> **Goal**
Skip every line before the one containing "From furthest to closest, give", then copy that line and the rest of the entries below exactly, through the last line.

Rows from a spatial reasoning dataset:
◇ ◇ ◇

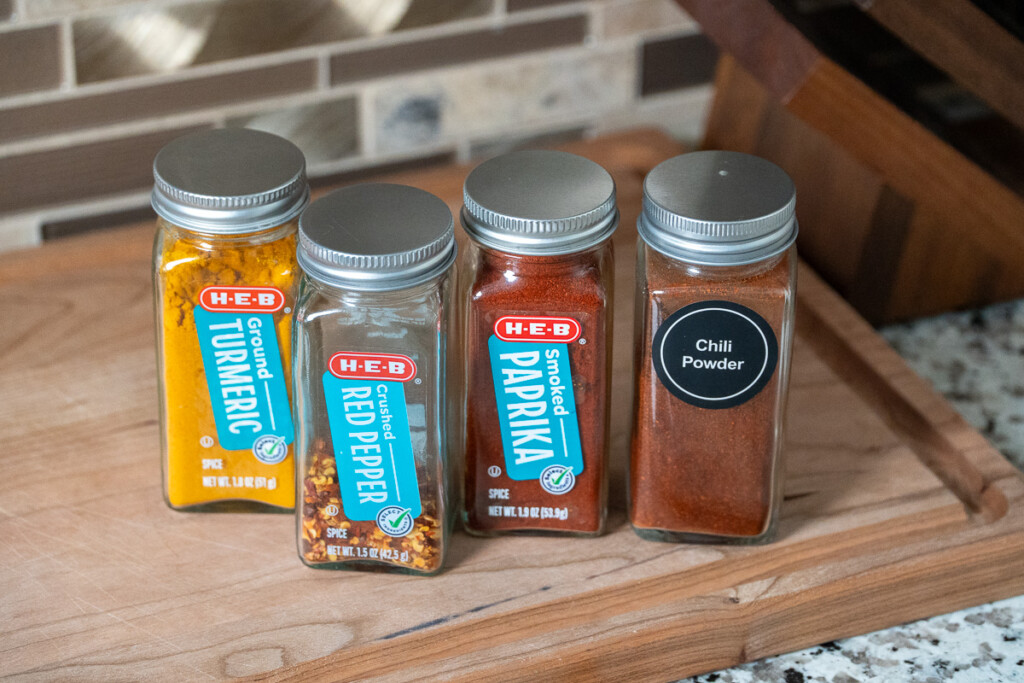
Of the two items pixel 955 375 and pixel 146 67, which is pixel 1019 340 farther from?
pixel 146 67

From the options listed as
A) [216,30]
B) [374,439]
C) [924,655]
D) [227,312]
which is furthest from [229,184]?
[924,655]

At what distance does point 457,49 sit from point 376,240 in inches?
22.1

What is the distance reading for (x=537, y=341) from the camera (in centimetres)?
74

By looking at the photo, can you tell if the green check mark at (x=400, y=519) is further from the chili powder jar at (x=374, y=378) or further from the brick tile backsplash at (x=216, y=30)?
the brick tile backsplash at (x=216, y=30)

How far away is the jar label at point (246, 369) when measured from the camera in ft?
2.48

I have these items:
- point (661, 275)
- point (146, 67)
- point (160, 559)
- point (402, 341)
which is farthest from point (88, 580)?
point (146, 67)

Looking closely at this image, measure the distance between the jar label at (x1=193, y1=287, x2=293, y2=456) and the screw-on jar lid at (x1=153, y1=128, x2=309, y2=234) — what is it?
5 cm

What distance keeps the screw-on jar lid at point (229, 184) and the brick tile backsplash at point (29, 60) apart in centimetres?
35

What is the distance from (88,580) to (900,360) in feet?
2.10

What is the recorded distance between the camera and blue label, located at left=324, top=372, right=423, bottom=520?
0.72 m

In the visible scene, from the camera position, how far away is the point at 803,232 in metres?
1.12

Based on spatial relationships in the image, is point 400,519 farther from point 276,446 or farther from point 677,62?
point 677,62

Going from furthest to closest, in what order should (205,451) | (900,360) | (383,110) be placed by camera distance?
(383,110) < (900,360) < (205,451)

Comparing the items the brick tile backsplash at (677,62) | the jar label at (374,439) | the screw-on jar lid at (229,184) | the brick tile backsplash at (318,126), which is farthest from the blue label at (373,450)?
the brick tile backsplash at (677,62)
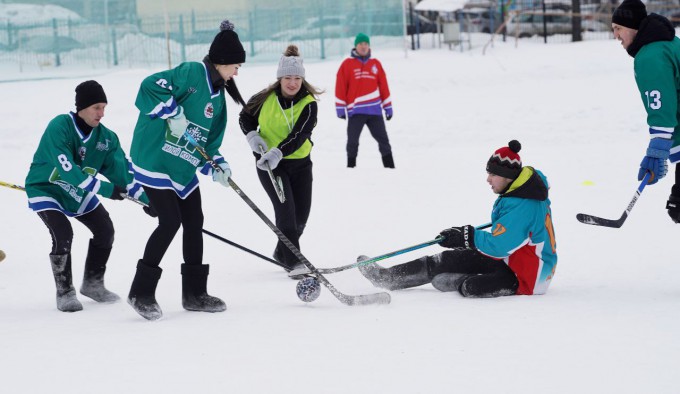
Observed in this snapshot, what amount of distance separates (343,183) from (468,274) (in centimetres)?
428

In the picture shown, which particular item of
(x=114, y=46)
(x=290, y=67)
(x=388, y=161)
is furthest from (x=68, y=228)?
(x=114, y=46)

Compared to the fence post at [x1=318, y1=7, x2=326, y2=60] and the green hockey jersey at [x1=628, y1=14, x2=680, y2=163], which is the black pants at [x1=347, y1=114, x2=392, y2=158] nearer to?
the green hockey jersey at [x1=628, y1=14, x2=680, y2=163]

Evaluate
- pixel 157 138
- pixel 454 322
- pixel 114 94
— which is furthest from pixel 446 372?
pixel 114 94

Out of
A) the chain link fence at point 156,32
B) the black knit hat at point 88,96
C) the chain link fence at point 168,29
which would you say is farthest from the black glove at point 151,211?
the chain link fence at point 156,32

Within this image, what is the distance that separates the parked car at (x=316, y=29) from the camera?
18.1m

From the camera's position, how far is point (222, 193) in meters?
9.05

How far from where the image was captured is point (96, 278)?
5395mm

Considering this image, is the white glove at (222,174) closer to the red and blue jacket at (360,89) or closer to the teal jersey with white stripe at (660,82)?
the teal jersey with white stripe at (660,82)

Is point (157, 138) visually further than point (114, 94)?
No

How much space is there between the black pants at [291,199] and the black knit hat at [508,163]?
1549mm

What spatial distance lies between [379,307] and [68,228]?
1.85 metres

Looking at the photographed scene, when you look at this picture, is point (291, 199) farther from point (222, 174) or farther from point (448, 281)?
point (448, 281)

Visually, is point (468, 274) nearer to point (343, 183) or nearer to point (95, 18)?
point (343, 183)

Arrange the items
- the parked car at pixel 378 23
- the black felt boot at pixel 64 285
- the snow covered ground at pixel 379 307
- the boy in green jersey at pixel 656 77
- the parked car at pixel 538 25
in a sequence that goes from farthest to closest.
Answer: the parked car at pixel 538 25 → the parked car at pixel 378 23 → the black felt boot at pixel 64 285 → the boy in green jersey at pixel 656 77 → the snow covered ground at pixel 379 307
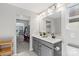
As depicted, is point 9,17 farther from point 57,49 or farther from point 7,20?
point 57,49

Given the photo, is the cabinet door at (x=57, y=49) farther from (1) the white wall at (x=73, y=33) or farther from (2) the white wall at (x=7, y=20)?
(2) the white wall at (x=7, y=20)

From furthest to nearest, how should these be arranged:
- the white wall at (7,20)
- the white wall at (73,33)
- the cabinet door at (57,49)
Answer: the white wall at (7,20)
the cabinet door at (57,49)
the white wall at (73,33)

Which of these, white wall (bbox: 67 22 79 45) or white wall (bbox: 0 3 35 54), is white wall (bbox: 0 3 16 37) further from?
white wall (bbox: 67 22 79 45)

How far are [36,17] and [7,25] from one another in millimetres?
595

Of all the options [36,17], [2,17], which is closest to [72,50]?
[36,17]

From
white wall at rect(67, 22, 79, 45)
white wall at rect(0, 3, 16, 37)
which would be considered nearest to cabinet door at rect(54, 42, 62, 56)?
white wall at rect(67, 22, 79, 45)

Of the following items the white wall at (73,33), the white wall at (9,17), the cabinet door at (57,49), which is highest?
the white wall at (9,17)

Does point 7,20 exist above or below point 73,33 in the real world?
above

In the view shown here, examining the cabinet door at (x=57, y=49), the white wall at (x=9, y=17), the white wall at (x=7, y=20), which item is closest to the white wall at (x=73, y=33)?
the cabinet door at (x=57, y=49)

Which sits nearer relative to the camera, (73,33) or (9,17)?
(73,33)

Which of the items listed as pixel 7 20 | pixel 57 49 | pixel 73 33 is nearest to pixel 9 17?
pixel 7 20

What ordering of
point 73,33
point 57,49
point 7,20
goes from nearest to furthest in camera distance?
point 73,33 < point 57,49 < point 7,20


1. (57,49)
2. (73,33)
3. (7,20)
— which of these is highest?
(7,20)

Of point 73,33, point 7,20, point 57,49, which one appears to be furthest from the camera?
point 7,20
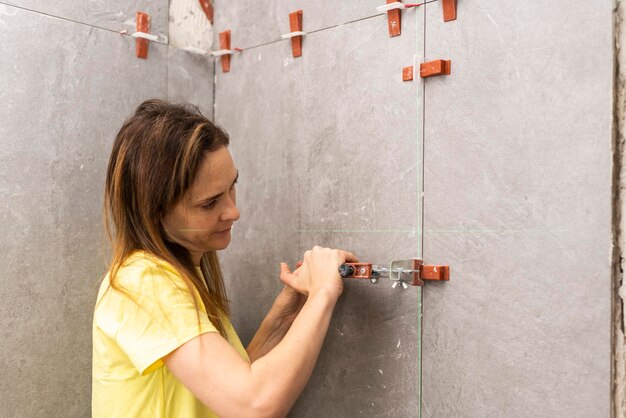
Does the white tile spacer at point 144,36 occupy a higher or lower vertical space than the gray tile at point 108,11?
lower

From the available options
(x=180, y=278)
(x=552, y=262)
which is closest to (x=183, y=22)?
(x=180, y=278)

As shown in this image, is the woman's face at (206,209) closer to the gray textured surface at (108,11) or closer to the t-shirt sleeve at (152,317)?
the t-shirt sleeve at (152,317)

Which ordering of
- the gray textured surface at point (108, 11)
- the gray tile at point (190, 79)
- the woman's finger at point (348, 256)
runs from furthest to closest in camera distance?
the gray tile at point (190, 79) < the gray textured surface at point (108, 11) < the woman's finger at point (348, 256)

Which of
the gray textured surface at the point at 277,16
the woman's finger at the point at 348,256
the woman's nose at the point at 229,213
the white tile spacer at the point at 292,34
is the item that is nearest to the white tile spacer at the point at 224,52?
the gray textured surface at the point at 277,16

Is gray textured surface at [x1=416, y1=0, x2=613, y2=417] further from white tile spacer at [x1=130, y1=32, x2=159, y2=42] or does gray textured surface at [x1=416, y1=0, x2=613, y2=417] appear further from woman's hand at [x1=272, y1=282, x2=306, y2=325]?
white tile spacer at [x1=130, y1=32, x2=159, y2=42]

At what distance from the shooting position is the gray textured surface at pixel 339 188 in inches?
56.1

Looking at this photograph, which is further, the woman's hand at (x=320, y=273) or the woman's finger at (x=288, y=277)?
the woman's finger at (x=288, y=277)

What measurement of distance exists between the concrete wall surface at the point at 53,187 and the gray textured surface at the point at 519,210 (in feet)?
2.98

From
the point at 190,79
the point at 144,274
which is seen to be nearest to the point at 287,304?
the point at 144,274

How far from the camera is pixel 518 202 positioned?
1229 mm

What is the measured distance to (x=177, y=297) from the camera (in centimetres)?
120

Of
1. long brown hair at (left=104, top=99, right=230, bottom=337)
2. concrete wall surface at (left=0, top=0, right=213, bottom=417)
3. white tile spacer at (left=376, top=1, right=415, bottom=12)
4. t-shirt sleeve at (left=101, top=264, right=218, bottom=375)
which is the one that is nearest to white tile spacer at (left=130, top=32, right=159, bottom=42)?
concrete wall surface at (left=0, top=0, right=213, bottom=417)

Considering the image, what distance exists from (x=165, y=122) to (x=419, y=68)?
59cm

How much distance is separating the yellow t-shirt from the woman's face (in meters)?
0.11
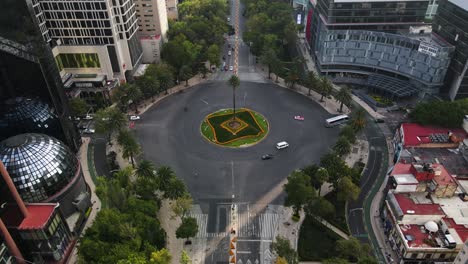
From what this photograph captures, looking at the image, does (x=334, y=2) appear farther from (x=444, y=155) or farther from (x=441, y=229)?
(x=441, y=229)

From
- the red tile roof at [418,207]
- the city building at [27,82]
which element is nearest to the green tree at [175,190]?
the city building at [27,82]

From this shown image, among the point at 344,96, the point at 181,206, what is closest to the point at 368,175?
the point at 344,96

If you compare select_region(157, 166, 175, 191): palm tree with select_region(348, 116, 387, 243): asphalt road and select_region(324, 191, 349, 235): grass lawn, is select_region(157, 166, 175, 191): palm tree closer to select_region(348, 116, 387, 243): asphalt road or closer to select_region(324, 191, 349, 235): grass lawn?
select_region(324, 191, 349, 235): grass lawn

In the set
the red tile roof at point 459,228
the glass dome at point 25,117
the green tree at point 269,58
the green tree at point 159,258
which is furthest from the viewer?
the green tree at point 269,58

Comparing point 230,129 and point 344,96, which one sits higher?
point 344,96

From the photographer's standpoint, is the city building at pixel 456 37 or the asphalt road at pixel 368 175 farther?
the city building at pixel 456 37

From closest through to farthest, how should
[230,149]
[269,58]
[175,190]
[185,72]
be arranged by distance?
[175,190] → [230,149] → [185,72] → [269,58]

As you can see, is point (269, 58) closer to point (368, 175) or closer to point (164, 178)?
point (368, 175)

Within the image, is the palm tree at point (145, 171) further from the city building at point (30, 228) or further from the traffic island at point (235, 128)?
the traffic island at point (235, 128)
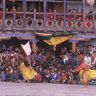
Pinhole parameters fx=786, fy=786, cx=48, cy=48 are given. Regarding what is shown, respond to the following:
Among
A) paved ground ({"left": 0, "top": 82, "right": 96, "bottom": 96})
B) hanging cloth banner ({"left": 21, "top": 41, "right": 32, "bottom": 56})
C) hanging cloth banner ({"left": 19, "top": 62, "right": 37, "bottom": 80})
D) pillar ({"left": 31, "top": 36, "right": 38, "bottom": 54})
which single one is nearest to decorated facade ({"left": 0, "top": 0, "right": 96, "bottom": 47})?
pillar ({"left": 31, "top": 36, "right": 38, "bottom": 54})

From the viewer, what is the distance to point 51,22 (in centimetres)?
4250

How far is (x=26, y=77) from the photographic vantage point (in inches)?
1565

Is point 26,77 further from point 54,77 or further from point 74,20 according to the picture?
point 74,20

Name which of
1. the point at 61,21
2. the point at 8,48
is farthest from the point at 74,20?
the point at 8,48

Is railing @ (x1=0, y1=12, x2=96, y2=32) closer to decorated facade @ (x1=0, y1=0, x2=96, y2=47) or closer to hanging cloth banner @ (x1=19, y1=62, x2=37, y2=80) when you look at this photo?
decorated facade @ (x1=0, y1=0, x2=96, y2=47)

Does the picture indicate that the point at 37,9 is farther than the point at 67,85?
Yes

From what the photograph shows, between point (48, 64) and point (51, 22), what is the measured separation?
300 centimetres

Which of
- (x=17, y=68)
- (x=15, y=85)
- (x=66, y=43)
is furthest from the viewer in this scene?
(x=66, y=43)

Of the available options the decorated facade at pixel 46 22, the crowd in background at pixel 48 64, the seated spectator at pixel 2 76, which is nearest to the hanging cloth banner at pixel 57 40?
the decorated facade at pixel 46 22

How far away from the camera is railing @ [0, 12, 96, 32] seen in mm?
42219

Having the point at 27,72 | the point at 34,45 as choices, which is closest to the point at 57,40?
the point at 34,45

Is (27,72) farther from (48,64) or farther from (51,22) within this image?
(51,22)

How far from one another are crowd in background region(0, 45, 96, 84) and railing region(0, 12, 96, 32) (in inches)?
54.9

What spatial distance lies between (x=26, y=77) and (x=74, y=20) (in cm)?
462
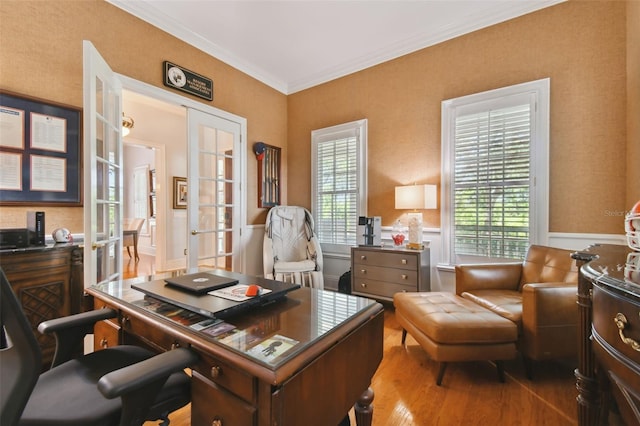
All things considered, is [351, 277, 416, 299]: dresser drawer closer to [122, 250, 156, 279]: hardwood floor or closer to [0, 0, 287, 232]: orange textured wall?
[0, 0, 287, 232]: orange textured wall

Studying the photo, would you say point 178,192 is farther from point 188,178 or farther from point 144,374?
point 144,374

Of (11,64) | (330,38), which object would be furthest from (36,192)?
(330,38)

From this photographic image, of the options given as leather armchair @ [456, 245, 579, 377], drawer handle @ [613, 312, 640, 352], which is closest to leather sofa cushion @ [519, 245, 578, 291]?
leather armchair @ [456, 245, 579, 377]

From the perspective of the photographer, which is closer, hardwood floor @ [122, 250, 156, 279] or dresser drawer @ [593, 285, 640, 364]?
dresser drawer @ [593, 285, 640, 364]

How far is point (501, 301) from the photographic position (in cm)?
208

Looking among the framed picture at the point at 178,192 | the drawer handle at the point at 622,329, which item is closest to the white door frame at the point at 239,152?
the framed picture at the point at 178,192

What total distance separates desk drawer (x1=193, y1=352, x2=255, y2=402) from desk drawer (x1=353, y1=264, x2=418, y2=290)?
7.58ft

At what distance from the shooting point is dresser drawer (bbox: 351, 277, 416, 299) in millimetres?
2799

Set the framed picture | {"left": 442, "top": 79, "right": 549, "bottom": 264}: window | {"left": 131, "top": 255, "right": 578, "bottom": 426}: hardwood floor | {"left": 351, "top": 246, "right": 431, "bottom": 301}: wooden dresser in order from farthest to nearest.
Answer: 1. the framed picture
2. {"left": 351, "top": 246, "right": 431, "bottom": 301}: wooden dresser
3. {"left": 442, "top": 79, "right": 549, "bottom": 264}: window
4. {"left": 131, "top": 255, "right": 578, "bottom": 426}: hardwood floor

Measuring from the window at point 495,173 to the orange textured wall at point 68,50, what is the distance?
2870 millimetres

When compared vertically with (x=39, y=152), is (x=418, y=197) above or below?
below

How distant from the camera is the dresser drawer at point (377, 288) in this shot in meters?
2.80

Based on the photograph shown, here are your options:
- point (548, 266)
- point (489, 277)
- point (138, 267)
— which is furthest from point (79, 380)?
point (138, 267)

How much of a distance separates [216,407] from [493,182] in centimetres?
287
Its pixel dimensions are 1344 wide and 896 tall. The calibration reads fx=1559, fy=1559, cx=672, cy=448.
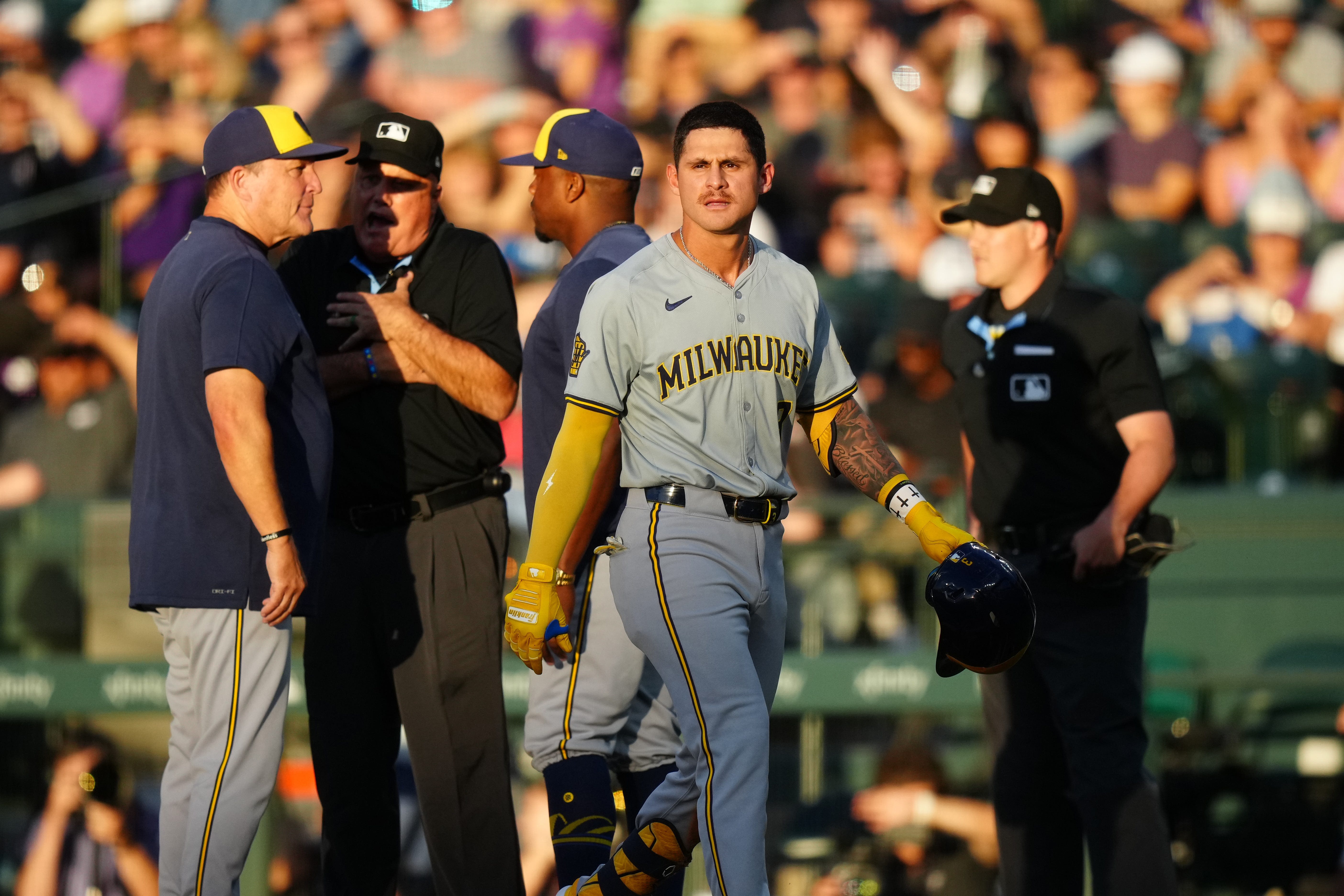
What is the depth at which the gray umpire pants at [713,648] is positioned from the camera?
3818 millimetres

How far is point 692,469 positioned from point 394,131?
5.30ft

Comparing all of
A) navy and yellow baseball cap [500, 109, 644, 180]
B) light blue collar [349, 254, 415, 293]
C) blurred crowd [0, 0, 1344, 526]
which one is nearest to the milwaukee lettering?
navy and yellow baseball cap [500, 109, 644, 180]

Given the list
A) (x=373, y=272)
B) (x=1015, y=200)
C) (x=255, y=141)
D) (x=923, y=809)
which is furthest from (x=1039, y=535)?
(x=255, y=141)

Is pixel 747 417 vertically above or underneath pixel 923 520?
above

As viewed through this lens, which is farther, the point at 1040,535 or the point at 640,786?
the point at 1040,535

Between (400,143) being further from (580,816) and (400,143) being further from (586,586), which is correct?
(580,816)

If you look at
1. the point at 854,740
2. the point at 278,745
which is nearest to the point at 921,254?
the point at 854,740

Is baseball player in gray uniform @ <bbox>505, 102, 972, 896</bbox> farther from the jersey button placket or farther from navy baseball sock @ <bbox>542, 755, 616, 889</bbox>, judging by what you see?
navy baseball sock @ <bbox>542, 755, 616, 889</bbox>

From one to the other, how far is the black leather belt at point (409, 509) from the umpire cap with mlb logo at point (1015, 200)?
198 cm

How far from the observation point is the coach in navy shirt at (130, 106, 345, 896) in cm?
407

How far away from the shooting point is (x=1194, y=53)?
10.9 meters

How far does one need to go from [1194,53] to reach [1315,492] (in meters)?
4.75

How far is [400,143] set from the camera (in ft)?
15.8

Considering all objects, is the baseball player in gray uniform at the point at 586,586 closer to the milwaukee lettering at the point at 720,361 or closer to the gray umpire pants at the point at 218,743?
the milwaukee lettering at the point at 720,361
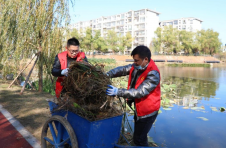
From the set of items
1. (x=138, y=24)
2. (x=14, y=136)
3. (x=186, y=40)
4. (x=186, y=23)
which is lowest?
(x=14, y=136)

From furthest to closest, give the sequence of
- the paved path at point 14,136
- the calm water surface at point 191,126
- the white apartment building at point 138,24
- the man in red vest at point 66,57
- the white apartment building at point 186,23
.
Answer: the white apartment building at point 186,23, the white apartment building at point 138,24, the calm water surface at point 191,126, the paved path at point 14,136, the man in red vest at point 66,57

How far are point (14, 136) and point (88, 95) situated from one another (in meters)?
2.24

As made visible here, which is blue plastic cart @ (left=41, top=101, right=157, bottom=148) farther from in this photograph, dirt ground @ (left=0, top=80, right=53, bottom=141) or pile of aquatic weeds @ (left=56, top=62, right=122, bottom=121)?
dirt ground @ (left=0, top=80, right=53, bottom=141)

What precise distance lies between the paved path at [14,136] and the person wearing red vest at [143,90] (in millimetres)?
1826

◇ ◇ ◇

> **Exercise result**
From furthest to closest, give the sequence of
- the paved path at point 14,136
- the calm water surface at point 191,126
- the white apartment building at point 138,24
- the man in red vest at point 66,57
- the white apartment building at point 186,23
.
Answer: the white apartment building at point 186,23, the white apartment building at point 138,24, the calm water surface at point 191,126, the paved path at point 14,136, the man in red vest at point 66,57

How far are point (14, 136) and point (88, 95) situated from one another (in meters)?
2.24

As made visible here, which is blue plastic cart @ (left=41, top=101, right=157, bottom=148) farther from in this photograph, dirt ground @ (left=0, top=80, right=53, bottom=141) or pile of aquatic weeds @ (left=56, top=62, right=122, bottom=121)?
dirt ground @ (left=0, top=80, right=53, bottom=141)

What precise distance lies between the paved path at [14,136] and the person wearing red vest at [143,90] (in millimetres)?
1826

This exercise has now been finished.